According to the species authors, Pyrrhospora gowardiana was often mistaken for the more widespread Ramboldia cinnabarina, but there are several key differences. R. cinnabarina typically has a thin, whitish thallus that often bears small, creamish-white soralia, while R. gowardiana usually has a greyish, warty thallus that can range from thin to very thick. Additionally, R. gowardiana lacks soredia entirely, a feature commonly found in R. cinnabarina. The apothecia in R. gowardiana are generally larger, more clustered, and strongly convex, unlike the smaller and more scattered apothecia of R. cinnabarina.

Another similar species is Ramboldia russula, a pan-tropical lichen that also lacks soredia and has a greyish thallus. However, R. russula differs chemically, containing lichexanthone and norstictic acid, which are not present in R. gowardiana.

In its range, R. gowardiana might also be confused with Bilimbia rubricosa, which shares the characteristic deep red apothecia. However, B. rubricosa has a yellowish thallus due to the presence of usnic acid, narrow, multi-septate spores, and typically grows on hard, decorticated wood rather than bark.

Chemically, R. gowardiana shares the presence of fumarprotocetraric acid and atranorin with both R. cinnabarina and R. elabens, though atranorin may be absent in some specimens of R. cinnabarina.
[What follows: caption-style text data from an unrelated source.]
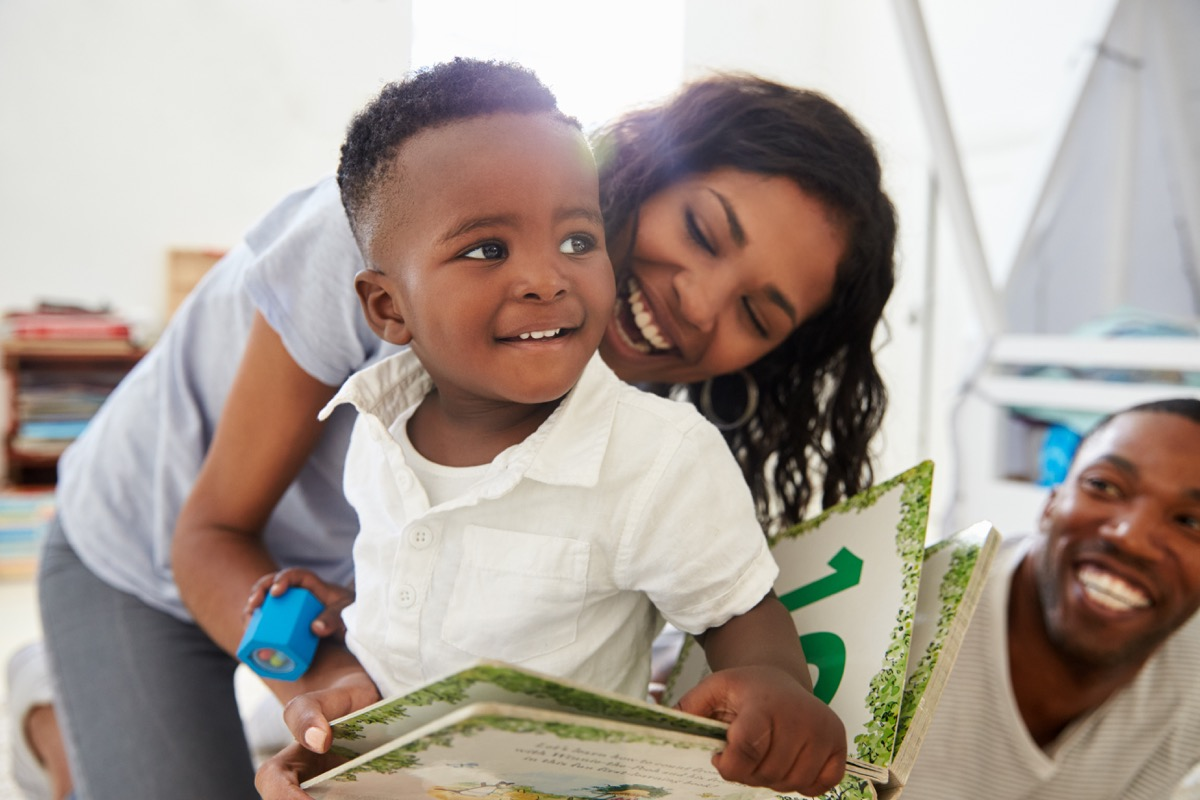 black mom and dad with young son, mistakes parents make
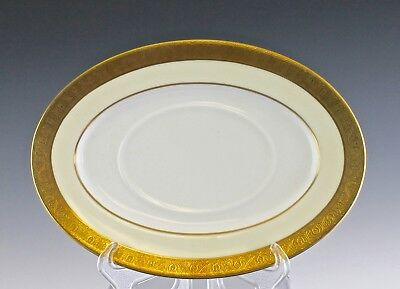 Very Fine Minton Buckingham Pattern Gravy Underplate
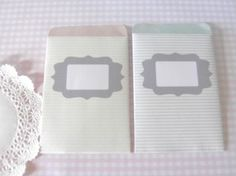 """{... à imprimer} Quand on est une future mariée, la petite pochette peut nous servir comme sachet de graines ou de confettis. Quand on est une """"bricoleuse"""", la petite pochette peut nous servir pour ranger son matériel ( boutons, rubans, ficelles...) Quand..."""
==Habitat and distribution==

Ramboldia gowardiana is found in dry, temperate forests, predominantly growing on the bark of twigs and branches of conifers at elevations ranging from 300 to 1,400 meters. This lichen species is commonly associated with trees like Pseudotsuga menziesii (Douglas-fir), Larix occidentalis (western larch), Pinus contorta (lodgepole pine), Pinus ponderosa (ponderosa pine), and Picea engelmannii (Engelmann spruce) in inland areas. In Oregon and California, it also occurs on Abies procera (noble fir) and Pinus attenuata (knobcone pine).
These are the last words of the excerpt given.